=== Exercise data ===
"""
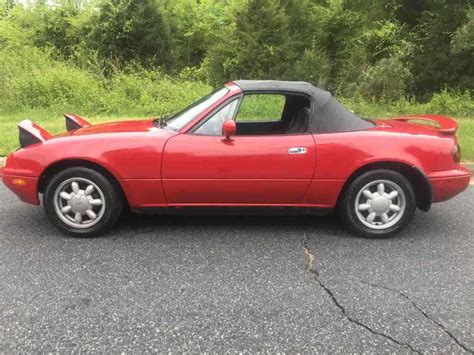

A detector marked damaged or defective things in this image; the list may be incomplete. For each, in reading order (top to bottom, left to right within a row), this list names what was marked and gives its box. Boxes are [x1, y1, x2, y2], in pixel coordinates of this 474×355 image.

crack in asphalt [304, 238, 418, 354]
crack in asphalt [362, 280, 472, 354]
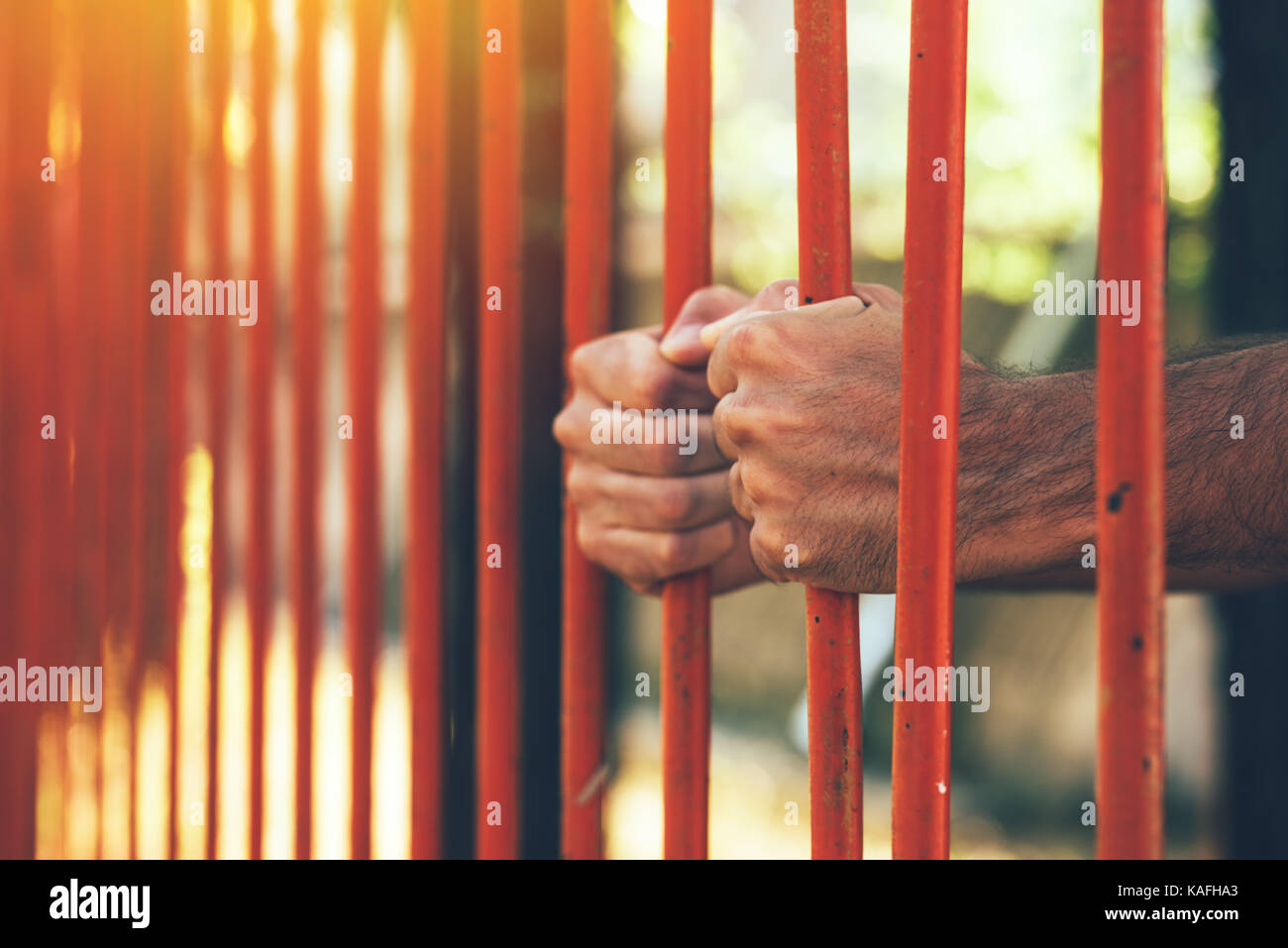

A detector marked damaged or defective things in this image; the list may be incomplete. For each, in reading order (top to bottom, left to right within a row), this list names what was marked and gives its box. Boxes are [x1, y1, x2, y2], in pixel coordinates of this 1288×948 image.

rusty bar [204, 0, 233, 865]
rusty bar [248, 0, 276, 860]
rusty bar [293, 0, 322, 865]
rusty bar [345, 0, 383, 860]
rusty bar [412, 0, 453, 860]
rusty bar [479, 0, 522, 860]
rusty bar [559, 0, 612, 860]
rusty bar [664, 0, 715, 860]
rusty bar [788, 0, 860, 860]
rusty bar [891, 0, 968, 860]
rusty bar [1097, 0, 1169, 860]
"""
"""
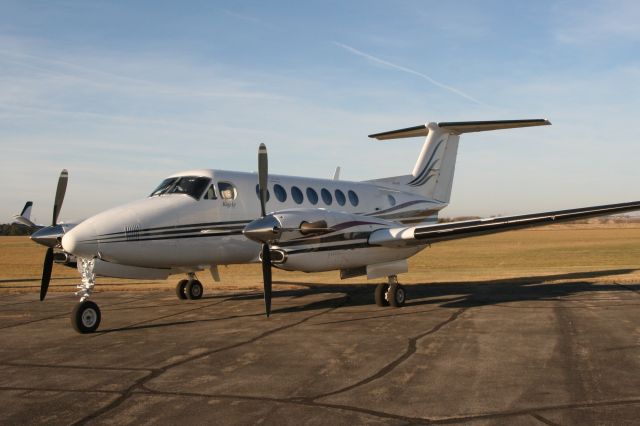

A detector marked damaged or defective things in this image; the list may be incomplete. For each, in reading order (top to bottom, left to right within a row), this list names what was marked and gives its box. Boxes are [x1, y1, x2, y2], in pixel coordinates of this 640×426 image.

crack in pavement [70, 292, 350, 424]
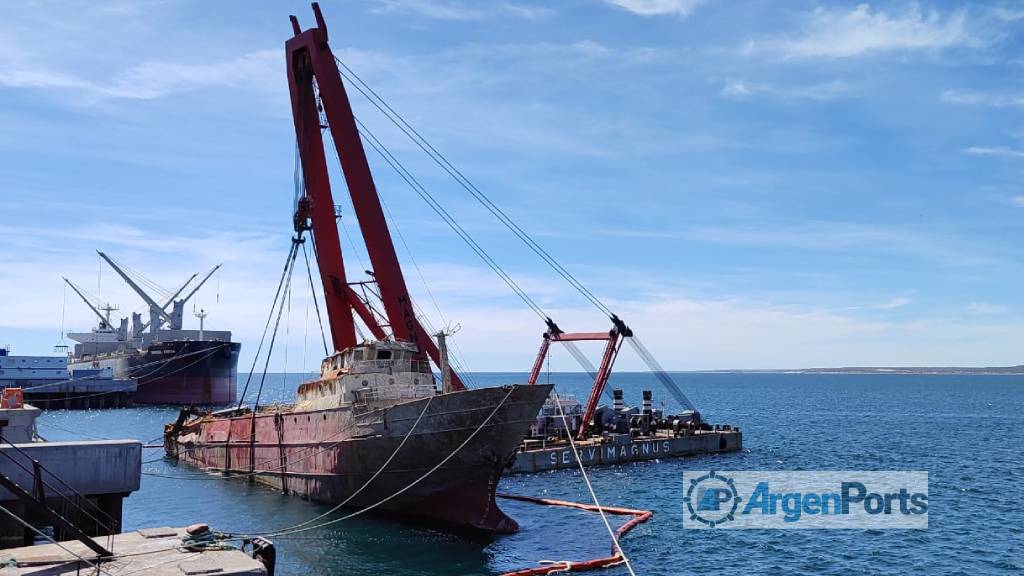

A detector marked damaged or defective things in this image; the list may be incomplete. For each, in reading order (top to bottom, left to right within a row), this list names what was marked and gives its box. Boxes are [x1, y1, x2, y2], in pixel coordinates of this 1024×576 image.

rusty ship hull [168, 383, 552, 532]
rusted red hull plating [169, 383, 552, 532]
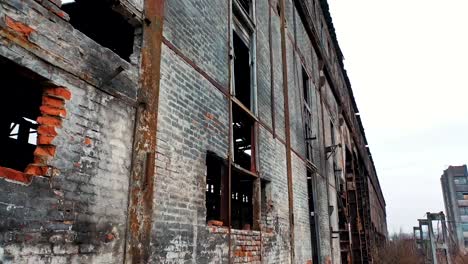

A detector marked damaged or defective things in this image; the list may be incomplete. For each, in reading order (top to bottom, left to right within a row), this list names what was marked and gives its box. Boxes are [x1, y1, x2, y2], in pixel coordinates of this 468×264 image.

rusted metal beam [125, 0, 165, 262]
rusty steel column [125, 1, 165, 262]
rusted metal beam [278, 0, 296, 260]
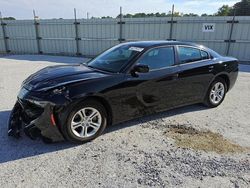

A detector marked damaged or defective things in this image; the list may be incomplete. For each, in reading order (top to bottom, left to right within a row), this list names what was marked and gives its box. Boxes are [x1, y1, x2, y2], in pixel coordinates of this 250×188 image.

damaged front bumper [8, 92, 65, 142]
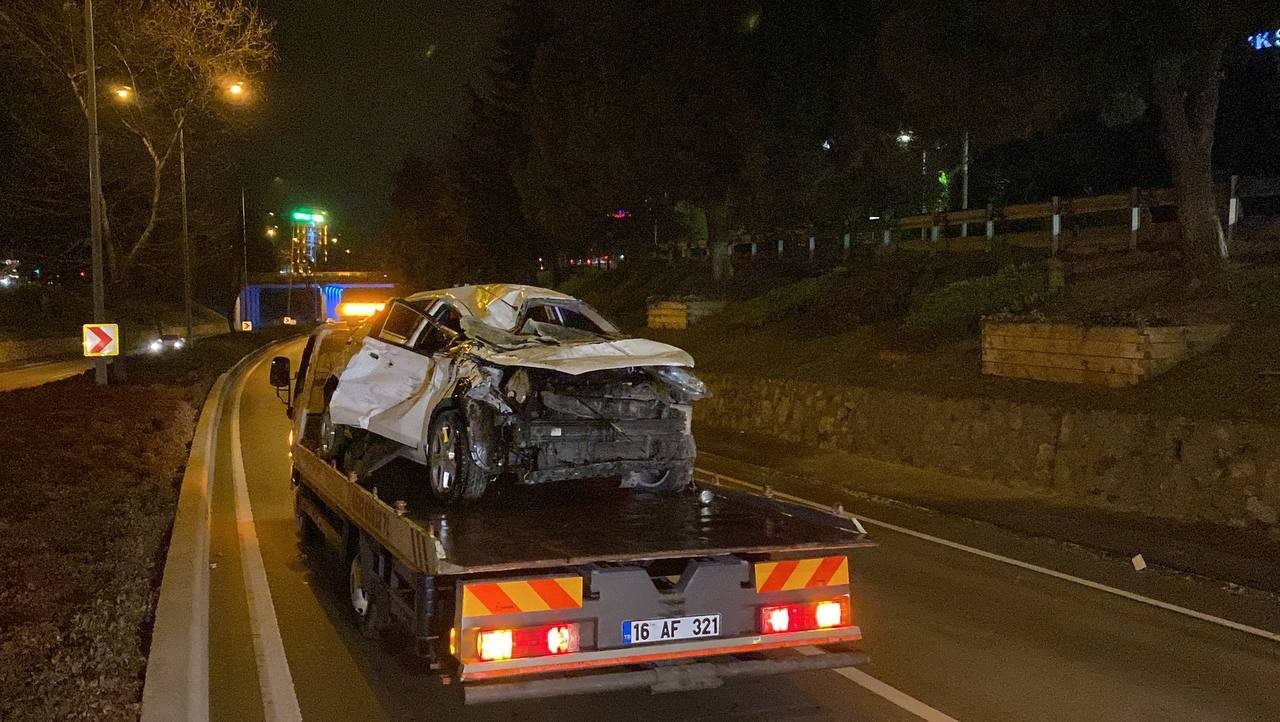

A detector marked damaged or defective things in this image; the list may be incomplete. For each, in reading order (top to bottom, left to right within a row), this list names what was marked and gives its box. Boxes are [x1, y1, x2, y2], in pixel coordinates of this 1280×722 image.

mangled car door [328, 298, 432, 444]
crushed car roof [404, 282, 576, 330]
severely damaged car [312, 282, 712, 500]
"""
"""
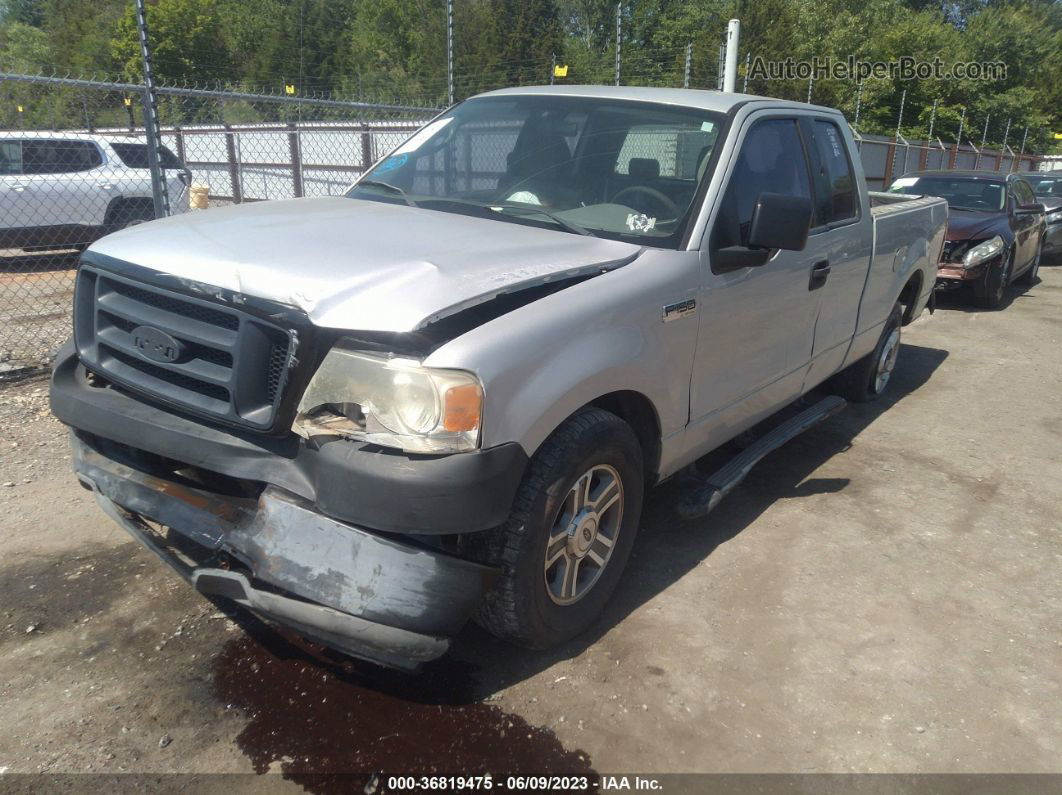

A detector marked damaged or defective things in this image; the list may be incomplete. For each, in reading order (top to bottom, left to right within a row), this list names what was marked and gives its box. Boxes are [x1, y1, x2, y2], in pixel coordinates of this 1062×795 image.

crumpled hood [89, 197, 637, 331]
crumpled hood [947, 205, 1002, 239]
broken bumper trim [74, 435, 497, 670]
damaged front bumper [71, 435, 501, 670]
"""
=== Problem to solve ===
Format the items as a JSON list of strings, one string per line, starting with the line containing "this 1024×576 image." and continuing through the line containing "damaged front bumper [8, 92, 65, 142]", with both of those lines included. Omit blank lines and leave out the pictures.

=== Expected answer ===
[
  "A detector marked damaged or defective things in this image; the list may be incomplete. For each, in reading order (top to bottom, left to right within a row), this list names what was marked and gives its box. Boxes are [x1, y1, x2, y2], in pixel coordinates of this 1024×576 image.",
  "rusty ship hull [168, 383, 552, 532]",
  "rusted red hull plating [169, 383, 552, 532]",
  "A detector marked damaged or defective things in this image; the list may be incomplete. For each, in reading order (top to bottom, left to right within a row), this list names what was marked and gives its box. Boxes are [x1, y1, x2, y2], in pixel coordinates of this 468×264 image.",
  "rusted metal beam [125, 0, 165, 262]",
  "rusty steel column [125, 1, 165, 262]",
  "rusted metal beam [278, 0, 296, 260]",
  "A detector marked damaged or defective things in this image; the list may be incomplete. For each, in reading order (top to bottom, left to right within a row), this list names what was marked and gives its box. Boxes are [x1, y1, x2, y2], in pixel coordinates of this 250×188 image.",
  "damaged front bumper [8, 92, 65, 142]"
]